● Text to read:

Now the personal exemptions plus how low the CG is means there is no tax payable as there is no other income. This is probably not a realistic situation but hopefully it will make clear how the CG numbers are reported.

When you are clear on CG, you can plug in $20K of income on the "T4" tab. If you check just the $20K of income with a CG, the tax bill is $1843.43 and then if you add in the $10K CG, the tax bill is $3145.93, so that the CG has added $1302.5 in taxes.


Cheers


----------



## cardhu (May 26, 2009)

I concur, don't take it too personally, even though the comments in question were entirely uncalled for. 




Eclectic said:


> deductions such as RRSP contributions and charitable donations are subtracted from the "Total Income"


Donations generate a credit, not a deduction. The quirk about donations, though, is that while most credits are worth less than deductions, the donations credit can in many cases be worth more than a deduction.


----------



## Square Root (Jan 30, 2010)

I guess I was feeling a little cranky that day, sorry.


----------



## OhGreatGuru (May 24, 2009)

caricole said:


> ...As for the «SENIORS» who could not find his interventions on other things than «ROAST» I saw some of his interventions on «ESTATE» situations «Long-term care» situations etc
> 
> ...

● Stored data:
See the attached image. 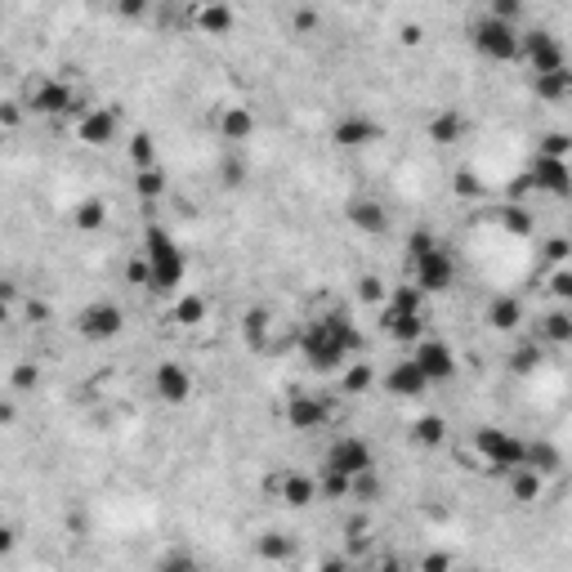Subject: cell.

● Tasks to complete:
a) Copy the tax forum thread above from "Donations generate a" through "that day, sorry.", inclusive, word for word.
b) Carry on the tax forum thread from the point where it stops.

● Responses per task:
a)
Donations generate a credit, not a deduction. The quirk about donations, though, is that while most credits are worth less than deductions, the donations credit can in many cases be worth more than a deduction.


----------



## Square Root (Jan 30, 2010)

I guess I was feeling a little cranky that day, sorry.

b)
Either there was somethkng wrong with the search engine, or with the criteria I put in (although I repeated the search several times). But now I can find lots more posts by OP.


----------



## Eclectic12 (Oct 20, 2010)

cardhu said:


> [ ... ]
> Donations generate a credit, not a deduction. The quirk about donations, though, is that while most credits are worth less than deductions, the donations credit can in many cases be worth more than a deduction.


It wouldn't be taxes if there weren't quirks ... :rolleyes2:




Square Root said:


> I guess I was feeling a little cranky that day, sorry.


Maybe ... but then again, I haven't seen a lot of cranky posts on other boards that start ".. I don't mean to be unkind ...". Usually it's far worse!

A large part of the problem is that usually there's facial expressions plus non-verbal communication to set the tone. With electronic posts, a lot of that context is missing. 


IAC, it's good that the question has been answered and hopefully everyone is still willing to ask questions and respond.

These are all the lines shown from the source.